Но всё же нельзя так делать, думал он и, в конце концов, решил поговорить со всеми, кто тогда был с ним в плавнях. И не просто поговорить, а попытаться втолковать им, что так поступать не по-человечески. Ведь нужно думать и о природе, о будущем!

Впрочем, вполне возможно, начни он так говорить, смотреть на него станут как на идиота.
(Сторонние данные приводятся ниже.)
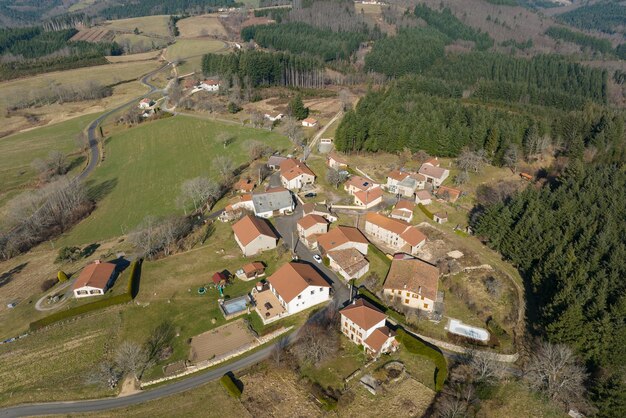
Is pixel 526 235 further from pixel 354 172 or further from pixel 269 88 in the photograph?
pixel 269 88

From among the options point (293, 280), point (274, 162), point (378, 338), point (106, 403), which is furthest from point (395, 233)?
point (106, 403)

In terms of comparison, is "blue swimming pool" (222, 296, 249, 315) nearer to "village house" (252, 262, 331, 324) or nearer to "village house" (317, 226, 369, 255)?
"village house" (252, 262, 331, 324)

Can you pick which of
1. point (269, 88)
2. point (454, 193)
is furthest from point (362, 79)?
point (454, 193)

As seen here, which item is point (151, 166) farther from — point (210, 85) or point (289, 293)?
point (289, 293)

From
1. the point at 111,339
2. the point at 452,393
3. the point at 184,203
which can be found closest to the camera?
the point at 452,393

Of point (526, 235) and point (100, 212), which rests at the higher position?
point (526, 235)

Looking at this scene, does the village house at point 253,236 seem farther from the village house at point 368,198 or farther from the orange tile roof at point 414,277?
the orange tile roof at point 414,277

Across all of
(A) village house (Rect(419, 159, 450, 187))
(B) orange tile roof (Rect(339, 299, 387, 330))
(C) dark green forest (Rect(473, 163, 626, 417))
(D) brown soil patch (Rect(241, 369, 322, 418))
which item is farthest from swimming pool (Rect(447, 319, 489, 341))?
(A) village house (Rect(419, 159, 450, 187))
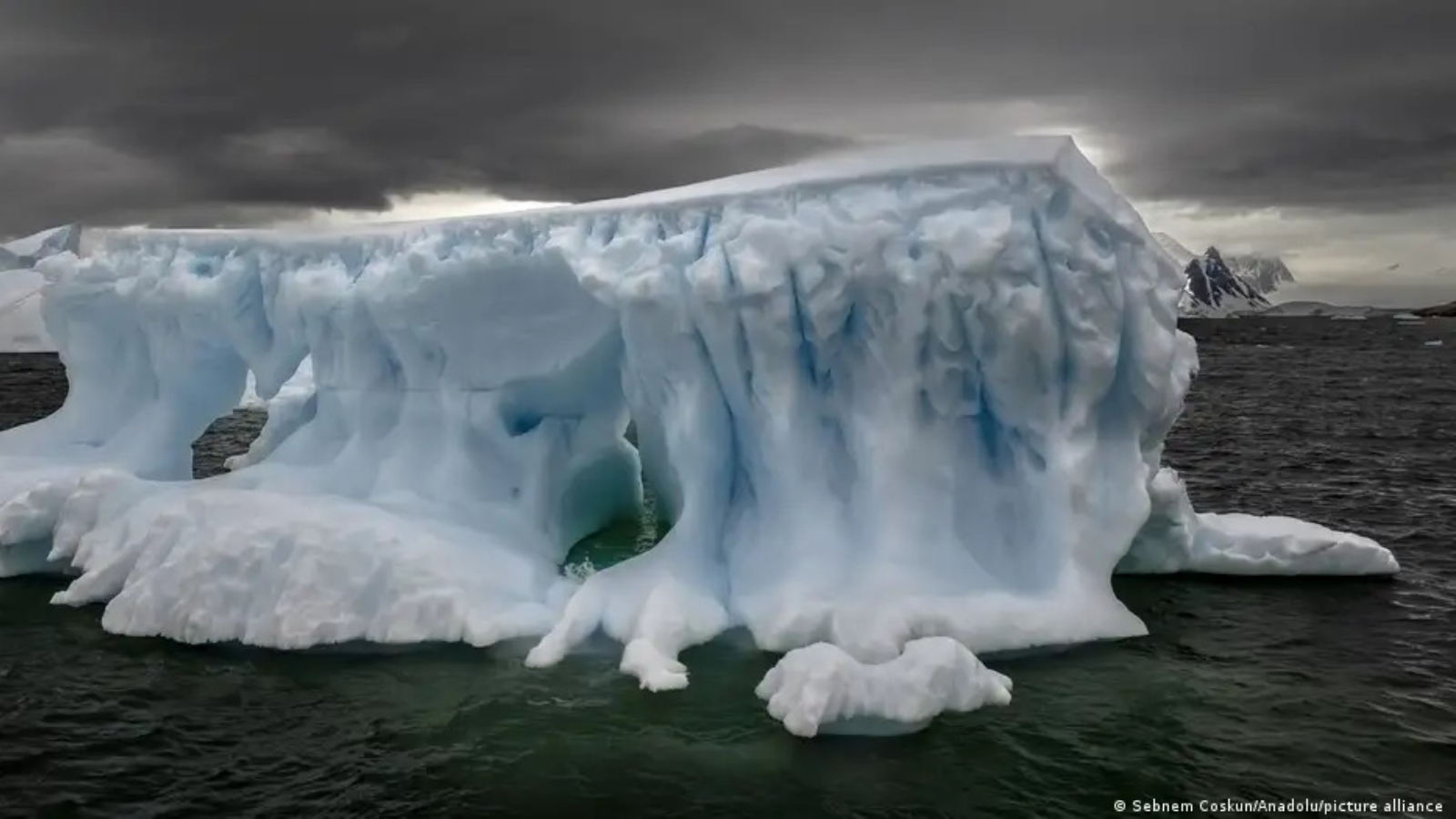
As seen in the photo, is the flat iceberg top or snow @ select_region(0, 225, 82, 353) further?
snow @ select_region(0, 225, 82, 353)

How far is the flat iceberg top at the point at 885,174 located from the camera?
40.8 ft

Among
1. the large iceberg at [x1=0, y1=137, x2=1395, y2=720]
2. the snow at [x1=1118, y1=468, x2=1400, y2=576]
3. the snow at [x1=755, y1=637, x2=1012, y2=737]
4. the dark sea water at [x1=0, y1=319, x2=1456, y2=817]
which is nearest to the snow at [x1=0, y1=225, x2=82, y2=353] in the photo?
the large iceberg at [x1=0, y1=137, x2=1395, y2=720]

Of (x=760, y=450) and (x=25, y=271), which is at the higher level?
(x=25, y=271)

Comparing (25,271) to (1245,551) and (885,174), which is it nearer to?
(885,174)

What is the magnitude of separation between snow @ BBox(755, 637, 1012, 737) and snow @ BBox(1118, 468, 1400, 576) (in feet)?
17.0

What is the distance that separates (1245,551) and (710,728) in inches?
330

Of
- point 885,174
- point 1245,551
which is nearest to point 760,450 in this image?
point 885,174

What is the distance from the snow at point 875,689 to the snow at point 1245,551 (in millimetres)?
5183

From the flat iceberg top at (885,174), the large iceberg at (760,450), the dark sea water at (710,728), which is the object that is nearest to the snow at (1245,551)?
the large iceberg at (760,450)

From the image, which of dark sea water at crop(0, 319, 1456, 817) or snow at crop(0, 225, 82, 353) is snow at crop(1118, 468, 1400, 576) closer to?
dark sea water at crop(0, 319, 1456, 817)

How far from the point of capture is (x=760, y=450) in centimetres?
1303

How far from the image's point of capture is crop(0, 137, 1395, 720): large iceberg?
11977 millimetres

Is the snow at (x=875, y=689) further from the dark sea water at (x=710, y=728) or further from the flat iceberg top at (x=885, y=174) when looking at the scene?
the flat iceberg top at (x=885, y=174)

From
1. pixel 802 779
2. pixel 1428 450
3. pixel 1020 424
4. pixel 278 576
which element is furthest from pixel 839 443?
pixel 1428 450
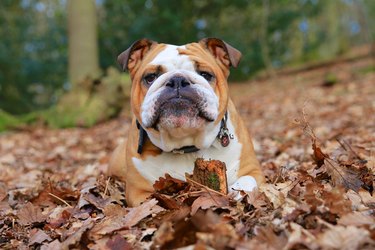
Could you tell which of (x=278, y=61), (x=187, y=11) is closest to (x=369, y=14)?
(x=278, y=61)

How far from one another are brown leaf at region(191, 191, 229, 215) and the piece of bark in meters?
0.13

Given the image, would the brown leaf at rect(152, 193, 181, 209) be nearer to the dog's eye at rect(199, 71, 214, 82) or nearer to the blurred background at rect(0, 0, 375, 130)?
the dog's eye at rect(199, 71, 214, 82)

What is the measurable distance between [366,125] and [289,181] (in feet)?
12.3

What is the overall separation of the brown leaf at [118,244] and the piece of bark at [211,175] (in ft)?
2.66

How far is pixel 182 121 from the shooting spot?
10.3ft

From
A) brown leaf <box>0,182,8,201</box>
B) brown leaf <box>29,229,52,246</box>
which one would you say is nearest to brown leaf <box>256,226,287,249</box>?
brown leaf <box>29,229,52,246</box>

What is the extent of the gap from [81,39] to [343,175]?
9.79m

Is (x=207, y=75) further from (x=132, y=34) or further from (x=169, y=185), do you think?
(x=132, y=34)

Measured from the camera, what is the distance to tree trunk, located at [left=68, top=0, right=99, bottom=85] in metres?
11.8

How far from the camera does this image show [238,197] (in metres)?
3.03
Особенно если напомнят ему, что это именно он был поджигателем. Хоть и не главным, но одним из двоих. И после этого, парниша, ты хочешь сказать нам, что ты теперь умница, хороший и правильный, а все остальные тупые дебилы? Да после таких выводов и до мордобития не далеко. А там уже не до нравоучений будет. Но…, но не бросать же в помойку уже принятое решение, подумал Сашка и начал революционное изменение реальности общепринятого бытия.

Первыми в его намерениях на перевоспитание значились Вовчик и Рыжий. И не потому, что жили они ближе остальных, а потому, что дружили они ещё с детства и влияние на них Сашка имел гораздо большее, нежели на остальных. Впрочем, совершенно менять мировосприятие у своих друзей Сашка не собирался, да и врятли это у него получилось бы. А вот поговорить начистоту, обсудить содеянное надо обязательно.

Но как же удивился Сашка, когда выяснилось, что произошедшее не сильно их и волнует. И не то, что пожар, но даже всё остальное, в частности сгоревшая палатка и без вести пропавший топорик. Слегка задумавшись, Сашка их понял: топорик был его личный и к ним никакого отношения не имел, а палатку подпалил он, а стало быть, виноват сам.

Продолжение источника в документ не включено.